Visual Confirmation: Ukrainian SU-24 Armed with British "Storm Shadow" Cruise Missiles

Visual Confirmation: Ukrainian SU-24 Armed with British "Storm Shadow" Cruise Missiles

In the photo above, taken TODAY in Ukraine, a model SU-24 fighter jet from Ukraine is clearly seen armed with two British-supplied "Storm Shadow" cruise missiles.

This is the first time visual verification of these new, long-range, weapons has been made.

Storm Shadow is a British-French low-observable, long-range, air-launched cruise missile developed since 1994 by Matra and British Aerospace, and now manufactured by MBDA.

"Storm Shadow" is the weapon's British name; in France it is called SCALP-EG (which stands for "Système de Croisière Autonome à Longue Portée – Emploi Général"; English: "Long Range Autonomous Cruise Missile System – General Purpose").

The missile is based on the French-developed Apache anti-runway cruise missile, but differs in that it carries a unitary warhead instead of cluster munitions.

The missile weighs about 1,300 kilograms (2,900 lb), with a conventional warhead of 450 kilograms (990 lb). It has a maximum body diameter of 48 centimeters (19 in) and a wingspan of three meters (120 in). It is propelled at Mach 0.8 by a Microturbo TRI 60-30 turbojet engine and has range of approximately 560 km (300 nmi; 350 mi).

The Storm Shadow's BROACH warhead features an initial penetrating charge to clear soil or enter a bunker, then a variable delay fuze to control detonation of the main warhead. Intended targets are command, control and communications centers; airfields; ports and power stations; ammunition management and storage facilities; surface ships and submarines in port; bridges and other high value strategic targets.

The missile is fire and forget, programmed before launch. Once launched, it cannot be controlled or commanded to self-destroy and its target information cannot be changed. Mission planners program the weapon with details of the target and its air-defenses. The missile follows a path semi-autonomously, on a low flight path guided by GPS and terrain mapping to the target area. Close to the target, the missile climbs and then dives into the target.

On 11 May 2023, the United Kingdom announced that it was supplying Storm Shadows to the Ukrainian military during the Russian invasion of Ukraine. This followed a pledge from the UK in February 2023 to send Ukraine long-range missiles in response to Russian attacks on Ukrainian infrastructure.

Ukraine has insisted it would not use such weapons on Russian territory. UK Defense Minister Ben Wallace emphasized the delivery as a "calibrated, proportionate response to Russia’s escalation," noting Russian use of even longer-range munitions including the AS-24 Killjoy hypersonic missile, 3M-54 Kalibr cruise missile, and Shahed-136 one-way attack drone.
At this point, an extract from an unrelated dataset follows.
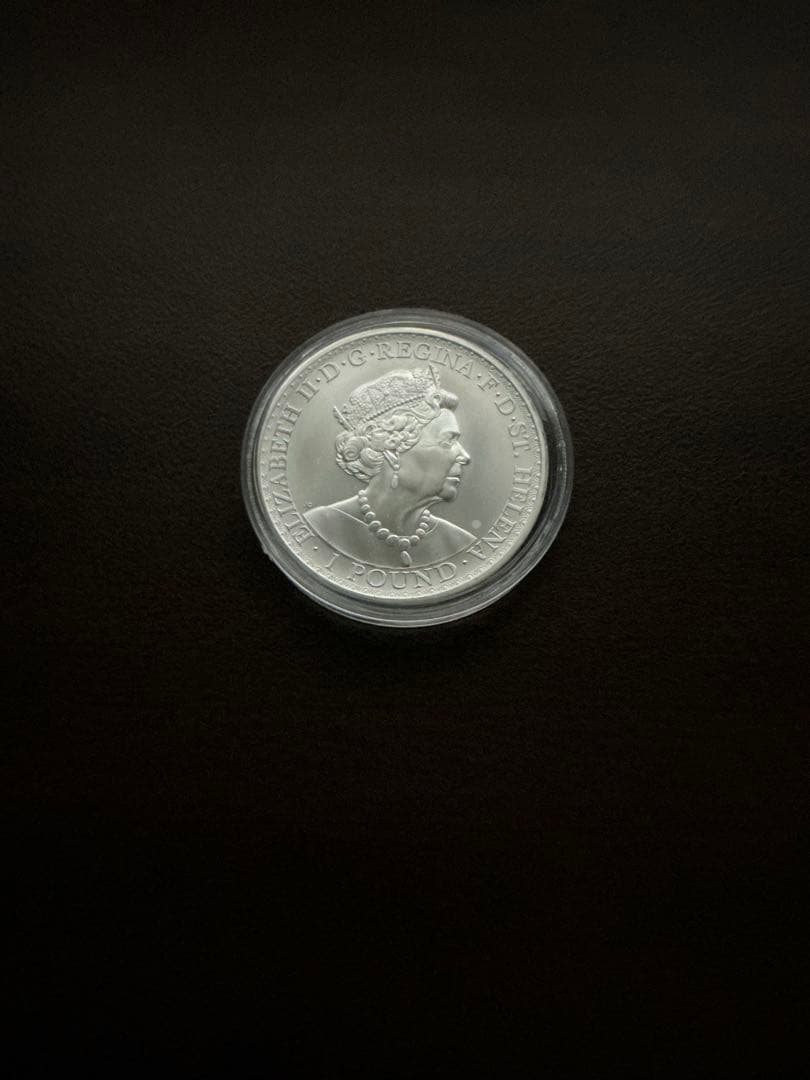 ウナとライオン　希少　2022年 セントヘレナ　純銀　1オンス　銀貨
The grant of Storm Shadow missiles is a significant boost to the Ukrainian military, as they are capable of striking targets at much longer ranges than had previously been possible, including command-and-control nodes and logistics points in occupied Crimea to interrupt Russia's ability to support the front line.

Shortly after, France announced it would be delivering the SCALP-EG, its version of the missile, to Ukraine as well. France said it was not delivering weapons capable of hitting Russian soil. The UK on 18 May confirmed Ukraine had already successfully used the Storm Shadow.